*Directions for this task*: Without copying any picture, return all lines below exactly.

*Given information*:
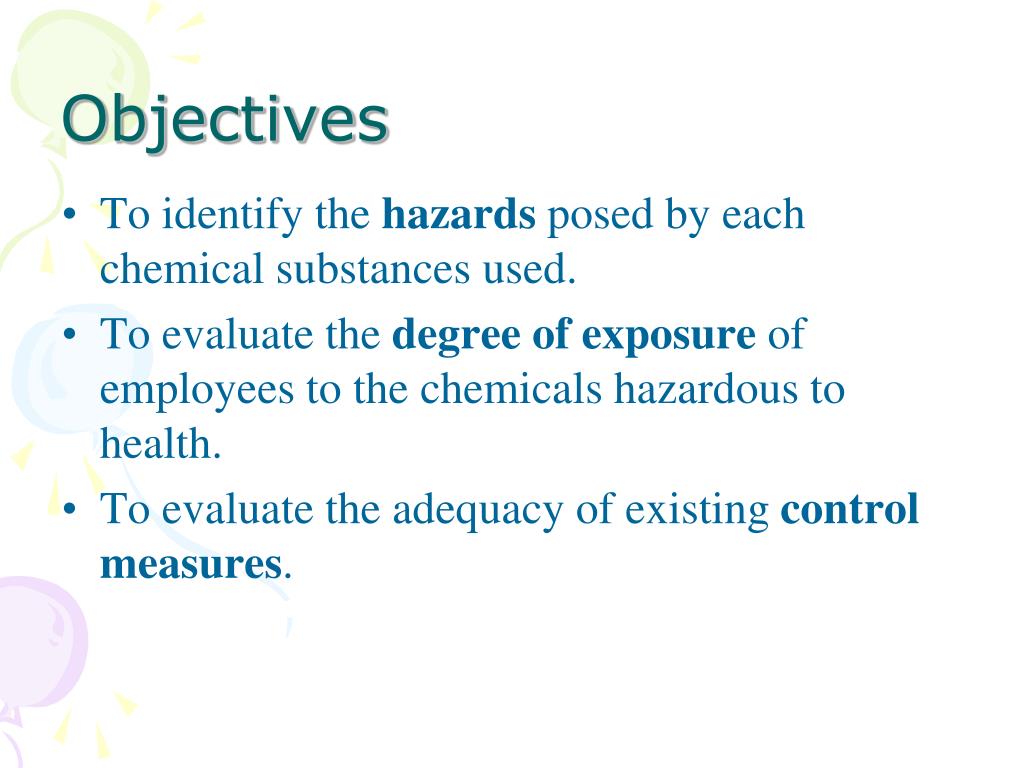 Objectives

• To identify the hazards posed by each chemical substances used.
• To evaluate the degree of exposure of employees to the chemicals hazardous to health.
• To evaluate the adequacy of existing control measures.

*Solution for this task*:
 Objectives

• To identify the hazards posed by each chemical substances used.
• To evaluate the degree of exposure of employees to the chemicals hazardous to health.
• To evaluate the adequacy of existing control measures.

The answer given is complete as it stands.